年初に急騰していたミームコイン市場で利益確定の動きが本格化し、出来高と時価総額の乖離が拡大している。
20日(現地時間)、コインテレグラフによると、ミームコインの1日出来高は前日比106%急増して56億2000万米ドルを記録した一方、全体の時価総額は逆に6%減少した。その後、出来高は36億米ドル水準へ再び縮小し、短期的な過熱の後の一服が示された。
市場ではこれを新規資金流入ではなく、回転売買と利益確定のシグナルと受け止めている。クロノス・リサーチの最高投資責任者(CIO)、ビンセント・リウ氏はコインテレグラフに対し、「出来高の急増と時価総額の下落が同時に起きる場合、それは新規資金の流入というより短期売買や資金移動が活発化したことを意味する」とし、「流動性が薄い環境では取引が増えても価格はむしろ下落し得る」と説明した。
ミームコイン市場は年初に力強い反発を経験した。昨年12月末に約380億米ドルだった時価総額は、今年1月初めに477億米ドルまで拡大したが、その後は急速に調整局面に入った。コモド・プラットフォームの最高技術責任者(CTO)、カダン・スタデルマン氏は「ミームコインは本源的価値よりも投機的需要で動く場合が多く、急騰後の反落余地は常に大きい」と評した。

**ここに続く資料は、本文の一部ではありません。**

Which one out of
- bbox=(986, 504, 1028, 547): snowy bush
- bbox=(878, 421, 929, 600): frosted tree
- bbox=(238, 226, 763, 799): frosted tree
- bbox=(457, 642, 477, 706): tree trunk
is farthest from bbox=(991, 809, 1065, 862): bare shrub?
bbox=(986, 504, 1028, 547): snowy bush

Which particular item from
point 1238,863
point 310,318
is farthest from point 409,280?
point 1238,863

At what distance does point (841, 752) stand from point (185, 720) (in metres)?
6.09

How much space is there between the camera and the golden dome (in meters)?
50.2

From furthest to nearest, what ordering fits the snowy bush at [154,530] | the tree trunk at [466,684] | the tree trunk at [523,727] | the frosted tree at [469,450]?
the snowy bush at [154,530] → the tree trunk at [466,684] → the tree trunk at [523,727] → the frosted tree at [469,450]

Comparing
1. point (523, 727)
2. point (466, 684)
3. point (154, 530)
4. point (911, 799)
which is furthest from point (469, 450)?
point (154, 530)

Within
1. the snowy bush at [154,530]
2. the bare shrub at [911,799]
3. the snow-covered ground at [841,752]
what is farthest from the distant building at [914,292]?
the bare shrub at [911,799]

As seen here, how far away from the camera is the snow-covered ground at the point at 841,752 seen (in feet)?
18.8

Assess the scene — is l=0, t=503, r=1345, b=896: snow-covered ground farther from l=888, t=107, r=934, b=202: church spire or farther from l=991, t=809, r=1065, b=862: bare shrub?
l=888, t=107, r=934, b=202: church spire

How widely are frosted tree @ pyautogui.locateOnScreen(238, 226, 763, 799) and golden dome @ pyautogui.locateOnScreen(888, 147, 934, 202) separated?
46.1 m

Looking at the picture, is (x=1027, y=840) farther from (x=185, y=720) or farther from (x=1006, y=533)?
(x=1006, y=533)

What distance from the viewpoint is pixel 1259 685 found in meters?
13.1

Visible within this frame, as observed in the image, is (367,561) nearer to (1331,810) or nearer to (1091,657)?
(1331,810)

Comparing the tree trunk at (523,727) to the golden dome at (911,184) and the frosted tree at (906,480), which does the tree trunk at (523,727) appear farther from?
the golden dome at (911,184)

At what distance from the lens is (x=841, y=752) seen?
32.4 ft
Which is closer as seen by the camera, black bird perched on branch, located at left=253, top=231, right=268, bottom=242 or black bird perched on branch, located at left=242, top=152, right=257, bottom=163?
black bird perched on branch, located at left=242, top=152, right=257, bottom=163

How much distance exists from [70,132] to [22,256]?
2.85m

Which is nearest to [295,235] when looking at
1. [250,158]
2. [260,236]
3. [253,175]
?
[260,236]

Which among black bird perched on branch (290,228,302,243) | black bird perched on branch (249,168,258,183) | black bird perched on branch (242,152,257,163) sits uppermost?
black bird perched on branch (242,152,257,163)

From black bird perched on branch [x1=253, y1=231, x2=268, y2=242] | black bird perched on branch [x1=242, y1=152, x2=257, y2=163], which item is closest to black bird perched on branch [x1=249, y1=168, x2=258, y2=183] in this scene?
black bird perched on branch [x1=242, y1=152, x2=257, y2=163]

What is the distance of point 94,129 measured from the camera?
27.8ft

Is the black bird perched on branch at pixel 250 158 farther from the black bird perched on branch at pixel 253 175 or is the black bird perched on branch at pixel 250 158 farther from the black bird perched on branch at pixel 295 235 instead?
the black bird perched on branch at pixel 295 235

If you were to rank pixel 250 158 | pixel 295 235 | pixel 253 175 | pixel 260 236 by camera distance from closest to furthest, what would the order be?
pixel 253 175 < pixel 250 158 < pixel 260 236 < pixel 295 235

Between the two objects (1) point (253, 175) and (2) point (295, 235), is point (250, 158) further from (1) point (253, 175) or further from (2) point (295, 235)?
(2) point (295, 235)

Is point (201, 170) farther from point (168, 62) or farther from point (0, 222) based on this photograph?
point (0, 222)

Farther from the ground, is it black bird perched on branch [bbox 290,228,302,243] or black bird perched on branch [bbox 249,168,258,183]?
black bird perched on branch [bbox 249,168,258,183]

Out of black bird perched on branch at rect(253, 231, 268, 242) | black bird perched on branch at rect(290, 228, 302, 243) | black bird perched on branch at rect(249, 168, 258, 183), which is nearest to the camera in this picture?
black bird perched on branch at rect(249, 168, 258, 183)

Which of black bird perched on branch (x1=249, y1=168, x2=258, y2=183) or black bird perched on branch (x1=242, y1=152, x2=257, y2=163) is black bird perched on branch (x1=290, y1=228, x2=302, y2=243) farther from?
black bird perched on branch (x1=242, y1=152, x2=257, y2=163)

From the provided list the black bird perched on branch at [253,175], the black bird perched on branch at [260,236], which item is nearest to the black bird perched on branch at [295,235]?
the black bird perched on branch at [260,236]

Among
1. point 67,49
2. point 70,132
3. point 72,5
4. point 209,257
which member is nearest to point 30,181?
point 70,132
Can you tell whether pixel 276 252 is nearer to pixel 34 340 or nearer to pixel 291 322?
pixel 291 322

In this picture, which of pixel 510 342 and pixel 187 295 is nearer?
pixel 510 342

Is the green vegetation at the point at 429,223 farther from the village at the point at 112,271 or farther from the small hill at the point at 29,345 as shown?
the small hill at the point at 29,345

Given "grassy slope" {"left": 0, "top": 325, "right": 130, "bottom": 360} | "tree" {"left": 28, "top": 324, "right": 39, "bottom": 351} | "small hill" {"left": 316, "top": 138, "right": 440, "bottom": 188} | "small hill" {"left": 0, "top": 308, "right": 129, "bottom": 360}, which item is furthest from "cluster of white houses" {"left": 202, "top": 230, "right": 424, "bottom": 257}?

昨年の市場変動の中で、ミームコイン・プロジェクトの脆弱性も浮き彫りになった。コインゲッコーの分析によれば、2025年の1年間に失敗した暗号資産プロジェクト数は1160万件を超えて過去最高を記録し、このうち相当数がミームコイン関連プロジェクトだった。
今後のミームコインの流れはビットコインの動きに大きく左右される見通しだ。スタデルマンCTOは「2026年のミームコイン市場も結局はビットコインの方向性に追随する可能性が高い」とし、「ビットコインが金に対してさえない推移を続ける場合、ミームコインには重荷となり得る」との見方を示した。